Gin Bumm! Zwischen Gin-Purismus und Spaßgetränk

Gin | Foto: Jimmy Lunghammer
Herbe Freude bei den heimischen Ginproduzenten, die mit ausgewählten Botanicals ein spannendes Tummelfeld für Barfans und -keeper bespielen. Wir lauschten ihren Kundgaben zwischen Bitternote, Purismus und Spaßgetränk.
Gin | Foto: Jimmy Lunghammer

Gutes Produkt, fesches Outfit. Die heimischen Labels können sich Sehen lassen. Foto: Jimmy Lunghammer

Wenn Sie noch Aperol Spritz trinken, haben Sie die letzten Jahre definitiv verschlafen. Hip ist Gin, weil Gin lässig ist und gerade so richtig edel wird. „Schuld“ daran sind Menschen wie Stefan Liebmann, bei dem Gin alles ist, aber sicherlich kein altbackener Absacker. „Der große Gin-Boom rührt daher, dass Gin eine irre große Spielwiese bietet. Ein Whiskey ist immer ein Whiskey, aber ein Gin lässt die Vielfalt zu. Ja, er umarmt sie sogar und drückt sie fest an sich. Gin ist eben wie ein Vergnügungspark“, fühlt sich Liebmann, der in Lassnitzhöhe bei Graz ein gleichnamiges Vier-Sterne-Hotel führt, dem Trend emotional verpflichtet.

——

=== AUFGABEN ===
a) Kopieren Sie aus dem Gin-Artikel wortgetreu den Abschnitt, der mit „Gin Bumm! Zwischen“ beginnt und mit „Purismus und Spaßgetränk.“ endet.
b) Setzen Sie den Gin-Artikel nach seinem letzten Satz fort.
Das nachstehende Material ist für die Bearbeitung nicht erforderlich.

=== DATENABSCHNITT ===
——

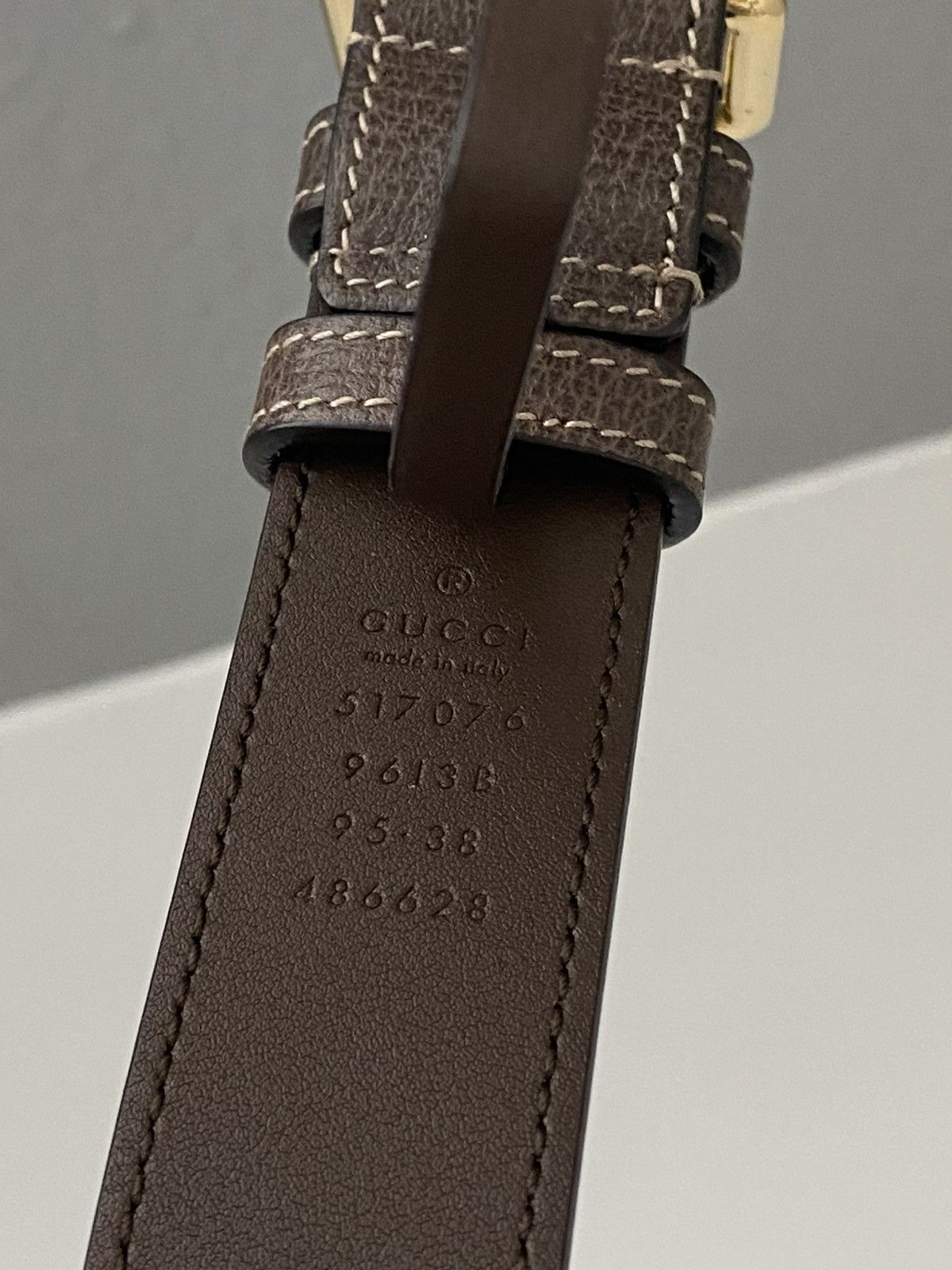 Gucci Authentic Gucci Ophidia belt bag/ bumbag Size 38 - 6 Thumbnail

——

=== LÖSUNGEN ===
a)
Gin Bumm! Zwischen Gin-Purismus und Spaßgetränk

Gin | Foto: Jimmy Lunghammer
Herbe Freude bei den heimischen Ginproduzenten, die mit ausgewählten Botanicals ein spannendes Tummelfeld für Barfans und -keeper bespielen. Wir lauschten ihren Kundgaben zwischen Bitternote, Purismus und Spaßgetränk.

b)
Seine Bar, integriert in sein Hotel, zählt mit über 170 Sorten zu den größten Gin-Bars der Steiermark und ist deshalb diesmal Schauplatz un­serer VIA-Verkostung. „YIN GIN inspired by 6020“ titelt Liebmann seine eigene (G)Inspiration, eine Hommage an seine Studienzeit in Innsbruck und Thailand, in der seine Begeisterung für Gin geweckt wurde. „Yin bedeutet Gin auf Thai und somit ist YIN GIN nicht nur ein Hinweis auf die ideellen Wurzeln des Getränkes, sondern auch auf dessen exotisch-frischen ­Geschmack“, erklärt der Touristiker. Die mitreißende Zitrus-Waldmeister-Note hält, was die coole Alu-Aufmachung verspricht. Für uns ein perfekter Einstieg in die Welt des Wacholders.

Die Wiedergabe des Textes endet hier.